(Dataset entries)
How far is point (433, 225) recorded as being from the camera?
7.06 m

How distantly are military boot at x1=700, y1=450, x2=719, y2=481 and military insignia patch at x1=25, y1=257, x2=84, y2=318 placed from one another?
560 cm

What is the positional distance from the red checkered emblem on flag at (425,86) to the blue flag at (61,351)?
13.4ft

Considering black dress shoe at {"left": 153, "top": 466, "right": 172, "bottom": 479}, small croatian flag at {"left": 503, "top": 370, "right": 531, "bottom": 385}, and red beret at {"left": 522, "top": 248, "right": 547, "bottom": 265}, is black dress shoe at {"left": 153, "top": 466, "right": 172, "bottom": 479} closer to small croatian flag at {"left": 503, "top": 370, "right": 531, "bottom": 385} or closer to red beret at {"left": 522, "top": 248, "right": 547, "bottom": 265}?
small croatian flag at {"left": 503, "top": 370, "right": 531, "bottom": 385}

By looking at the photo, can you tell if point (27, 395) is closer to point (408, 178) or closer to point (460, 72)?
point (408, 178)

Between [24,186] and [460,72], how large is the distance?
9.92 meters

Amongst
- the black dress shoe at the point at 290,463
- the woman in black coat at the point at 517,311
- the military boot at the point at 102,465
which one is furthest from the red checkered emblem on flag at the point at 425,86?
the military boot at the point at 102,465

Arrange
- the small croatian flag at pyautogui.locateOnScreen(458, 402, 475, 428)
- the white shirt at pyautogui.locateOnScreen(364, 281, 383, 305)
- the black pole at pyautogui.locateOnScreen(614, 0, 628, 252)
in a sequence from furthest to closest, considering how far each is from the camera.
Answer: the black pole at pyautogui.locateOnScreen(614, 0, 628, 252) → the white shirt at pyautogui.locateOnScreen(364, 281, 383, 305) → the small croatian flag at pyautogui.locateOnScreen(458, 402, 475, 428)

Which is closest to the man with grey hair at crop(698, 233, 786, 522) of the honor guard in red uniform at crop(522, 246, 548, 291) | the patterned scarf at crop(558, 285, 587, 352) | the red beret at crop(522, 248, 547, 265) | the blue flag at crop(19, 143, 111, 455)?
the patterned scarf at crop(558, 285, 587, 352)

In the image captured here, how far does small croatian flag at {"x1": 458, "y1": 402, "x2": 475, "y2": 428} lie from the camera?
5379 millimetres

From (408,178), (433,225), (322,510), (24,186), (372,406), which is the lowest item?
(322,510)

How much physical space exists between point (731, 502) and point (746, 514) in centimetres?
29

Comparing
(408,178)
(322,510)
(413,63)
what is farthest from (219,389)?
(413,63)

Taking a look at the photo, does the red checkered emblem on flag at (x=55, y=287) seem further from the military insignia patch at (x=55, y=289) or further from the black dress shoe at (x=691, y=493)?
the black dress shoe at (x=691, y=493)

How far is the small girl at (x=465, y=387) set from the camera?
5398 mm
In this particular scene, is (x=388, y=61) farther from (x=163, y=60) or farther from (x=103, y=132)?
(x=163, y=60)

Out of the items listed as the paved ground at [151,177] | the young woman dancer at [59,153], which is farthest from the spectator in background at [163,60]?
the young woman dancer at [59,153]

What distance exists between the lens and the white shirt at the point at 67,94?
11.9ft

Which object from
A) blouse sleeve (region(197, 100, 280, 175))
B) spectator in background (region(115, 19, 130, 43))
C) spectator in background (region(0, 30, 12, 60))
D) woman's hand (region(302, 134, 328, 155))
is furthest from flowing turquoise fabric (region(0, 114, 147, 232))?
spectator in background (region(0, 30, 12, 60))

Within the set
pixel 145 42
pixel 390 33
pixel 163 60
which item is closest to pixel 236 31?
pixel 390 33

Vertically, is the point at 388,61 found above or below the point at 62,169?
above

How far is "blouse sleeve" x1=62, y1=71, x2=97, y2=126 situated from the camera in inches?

### Directions for this task
Please edit the lines from the one that has "Within the set" through the last line, changing "situated" to "located" and leaving everything else as it is.

### The reply
Within the set
pixel 145 42
pixel 390 33
pixel 163 60
which item is closest to pixel 236 31?
pixel 390 33

Vertically, is the point at 388,61 found above or below the point at 62,169?
above

How far is "blouse sleeve" x1=62, y1=71, x2=97, y2=126 located from the camera in inches?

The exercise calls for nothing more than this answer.